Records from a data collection
-- Opening Marker --

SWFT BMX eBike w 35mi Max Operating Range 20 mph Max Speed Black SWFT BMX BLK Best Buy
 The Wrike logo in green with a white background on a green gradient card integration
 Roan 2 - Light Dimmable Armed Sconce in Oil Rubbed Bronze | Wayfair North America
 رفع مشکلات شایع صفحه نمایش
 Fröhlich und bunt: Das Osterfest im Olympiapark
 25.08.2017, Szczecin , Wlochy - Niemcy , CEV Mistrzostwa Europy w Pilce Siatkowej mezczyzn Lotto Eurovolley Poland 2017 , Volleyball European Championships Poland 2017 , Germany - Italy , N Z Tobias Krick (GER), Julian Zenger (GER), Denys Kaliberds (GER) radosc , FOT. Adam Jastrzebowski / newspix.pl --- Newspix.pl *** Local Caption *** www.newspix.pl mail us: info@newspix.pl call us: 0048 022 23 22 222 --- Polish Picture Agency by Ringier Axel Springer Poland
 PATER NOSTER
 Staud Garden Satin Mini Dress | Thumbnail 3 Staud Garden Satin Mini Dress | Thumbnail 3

-- Closing Marker --

THE TASK
Collect every line of the listing above that contains the string "Adam", matching its case exactly.

TASK SOLUTION
 25.08.2017, Szczecin , Wlochy - Niemcy , CEV Mistrzostwa Europy w Pilce Siatkowej mezczyzn Lotto Eurovolley Poland 2017 , Volleyball European Championships Poland 2017 , Germany - Italy , N Z Tobias Krick (GER), Julian Zenger (GER), Denys Kaliberds (GER) radosc , FOT. Adam Jastrzebowski / newspix.pl --- Newspix.pl *** Local Caption *** www.newspix.pl mail us: info@newspix.pl call us: 0048 022 23 22 222 --- Polish Picture Agency by Ringier Axel Springer Poland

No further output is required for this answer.